[Records drawn from a dataset]
● ● ● ●

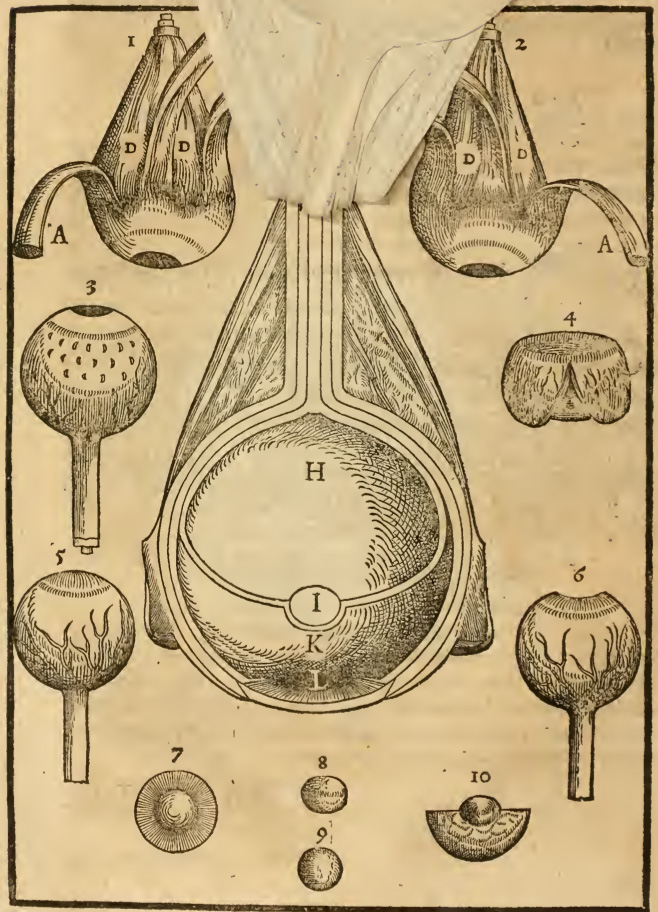 The mediate eye as represented in Bartisch in 1583. Here emptied of its other humors. Flap anatomy between pages 8 and 9.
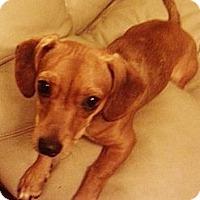 Adopt A Pet :: Raine - Silsbee, TX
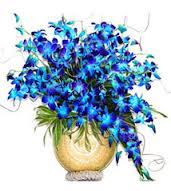 Blue exotic and graceful orchids in a vase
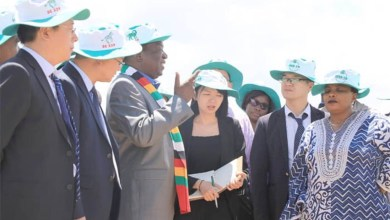 Photo of China interested in Zimbabwe's Agricultural sector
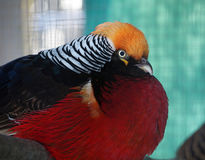 Tragopan satyre bird colorful portrait. The Tragopan satyre bird colorful portrait Royalty Free Stock Image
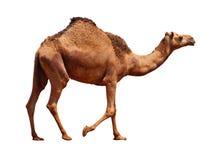 Kamel Stockfotografie
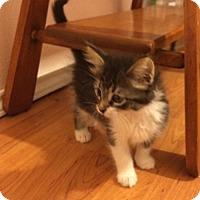 Norwegian Forest Cat Kitten for adoption in San Antonio, Texas - Harlee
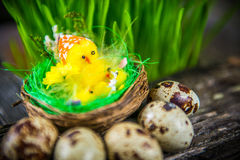 Quail eggs for easter Royalty Free Stock Image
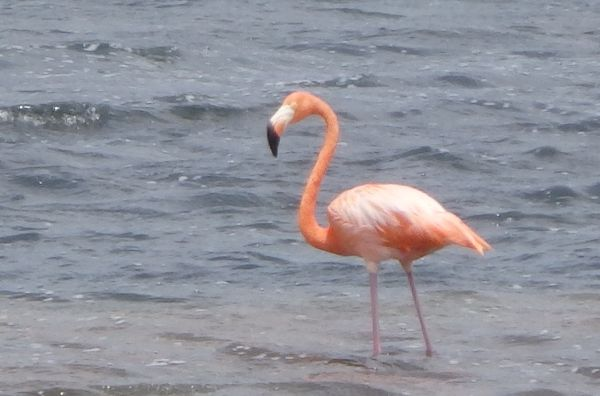 Flamingo Bird in Salt Pond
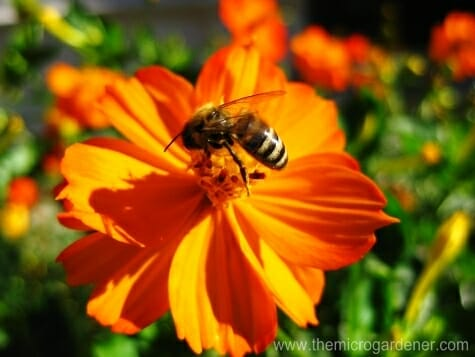 Bee feeding on Orange Cosmos flower, an excellent companion plant | The Micro Gardener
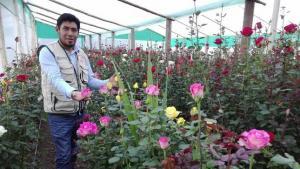 Más del 50% del trabajo que genera la floricultura en nuestro país es ocupada por mujeres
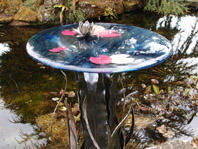 Water Lily Table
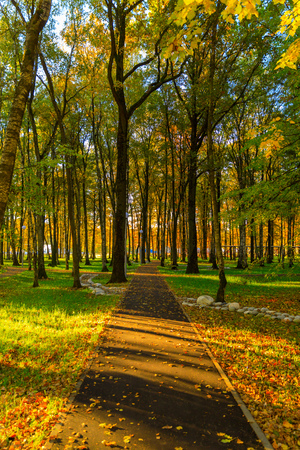 Autumn and yellow maple leaves in The new park of Moscow, fresh paths and the suns rays through the crowns of trees. Vnukovo. 写真素材 - 119298412
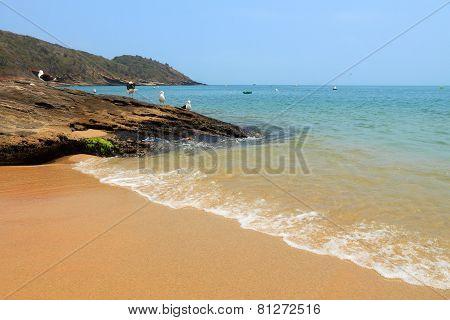 Buzios Beach, Brazil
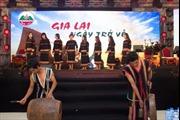 Tổ chức thành công đêm nhạc 'Gia Lai ngày trở về'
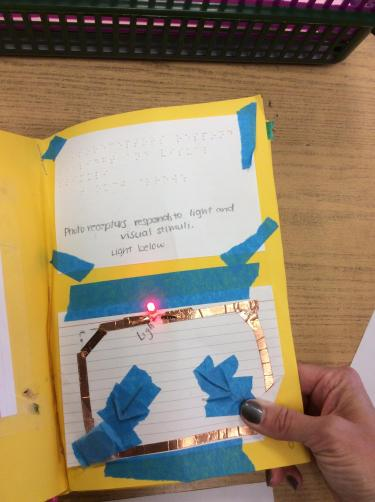 Page with copper tape circuit connecting a battery and LED lightbulb with explanation of photoreceptor in braille.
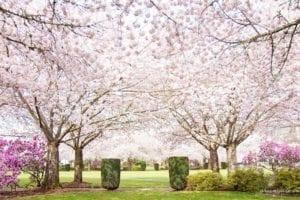 7 Historic Places to Visit in Downtown Salem, Oregon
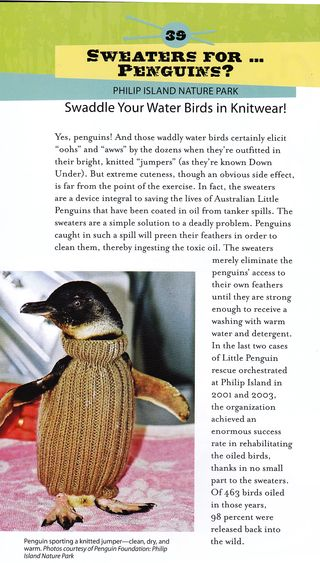 Knit sweaters for penguins story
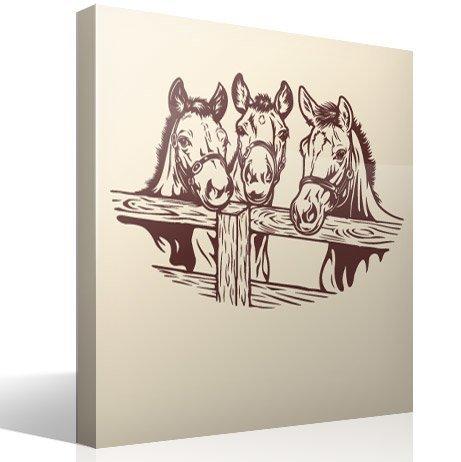 Wandtattoos: 3 Pferde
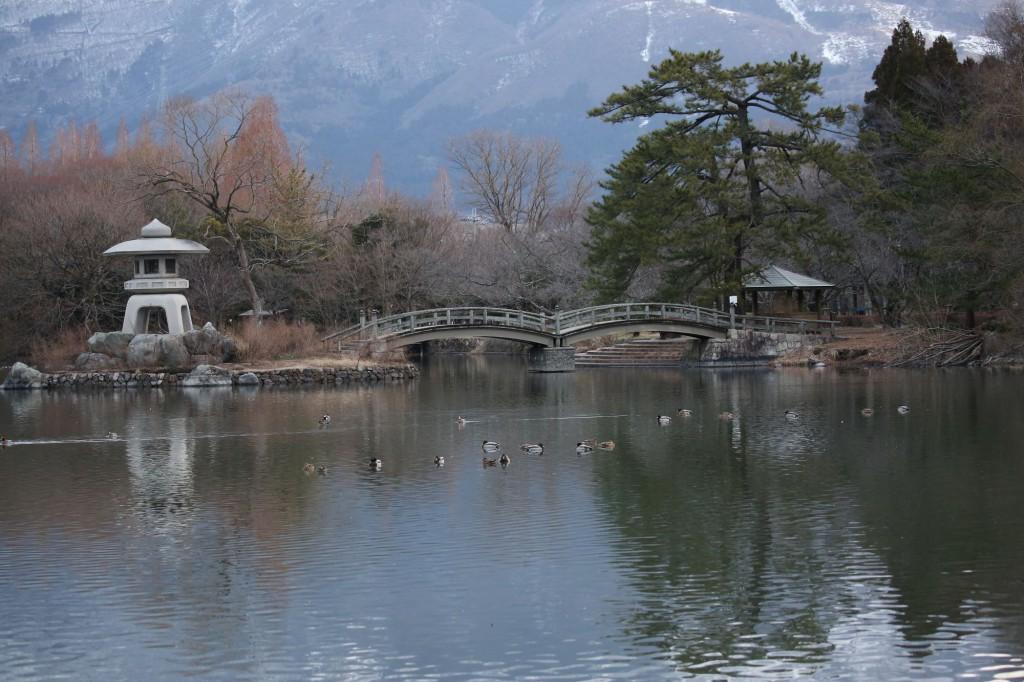 三島池から望む伊吹山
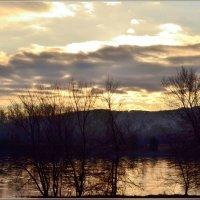 Утро на реке :: galina tihonova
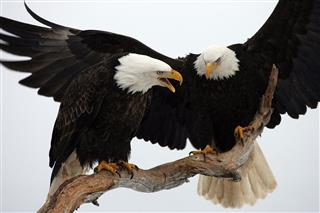Two bald eagles perched on tree branch
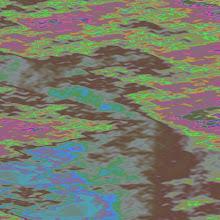 Photo: Fractal Monet (Sort Of)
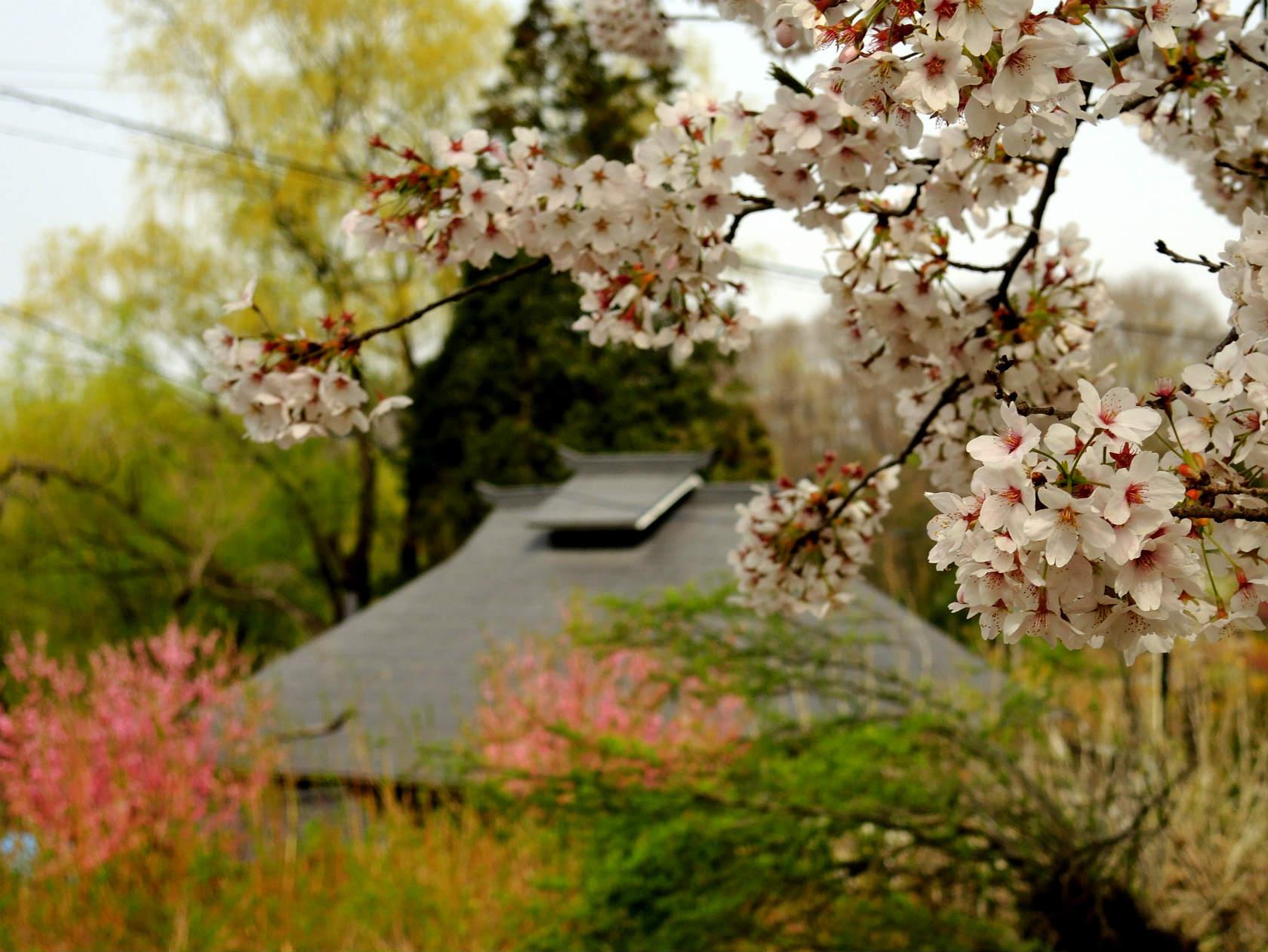 花の谷コースの茶屋1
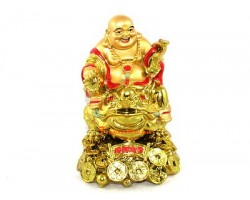 Laughing Buddha on Money Frog and Treasure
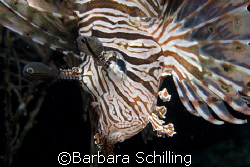 Curious Lionfish  by Barbara Schilling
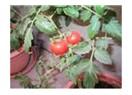 Balkonda saksı tarımı; hobiden zarurete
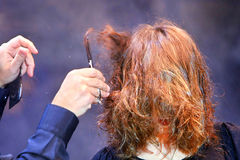Corte de cabelo imagens de stock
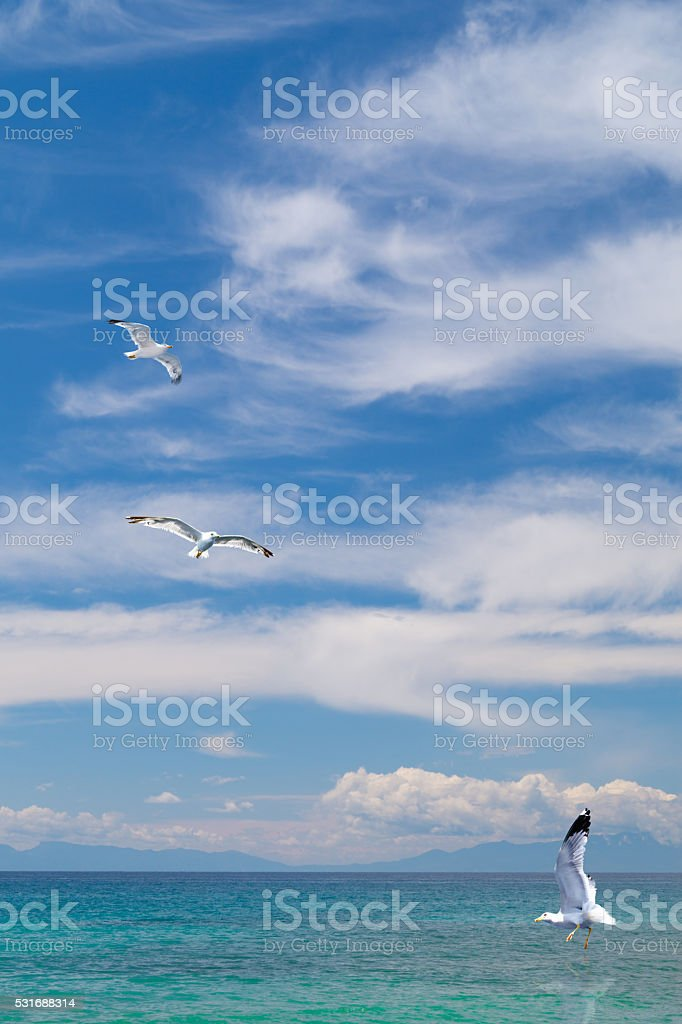 Seagulls flying on beautiful blue sky and clouds stock photo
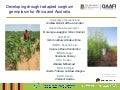 GRM 2013: Developing drought-adapted sorghum germplasm for Africa and Australia -- A Borrell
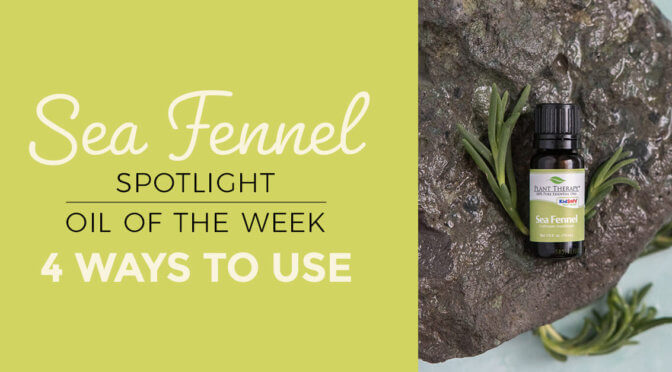 Top 4 Ways to Use Sea Fennel Essential Oil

● ● ● ●

• **Exercise objective**:
Copy out exactly the lines that begin at the line with "GRM 2013: Developing" and end at the final line of the entries above. Leave out the pictures.

• **Reply to the task**:
 GRM 2013: Developing drought-adapted sorghum germplasm for Africa and Australia -- A Borrell
 Top 4 Ways to Use Sea Fennel Essential Oil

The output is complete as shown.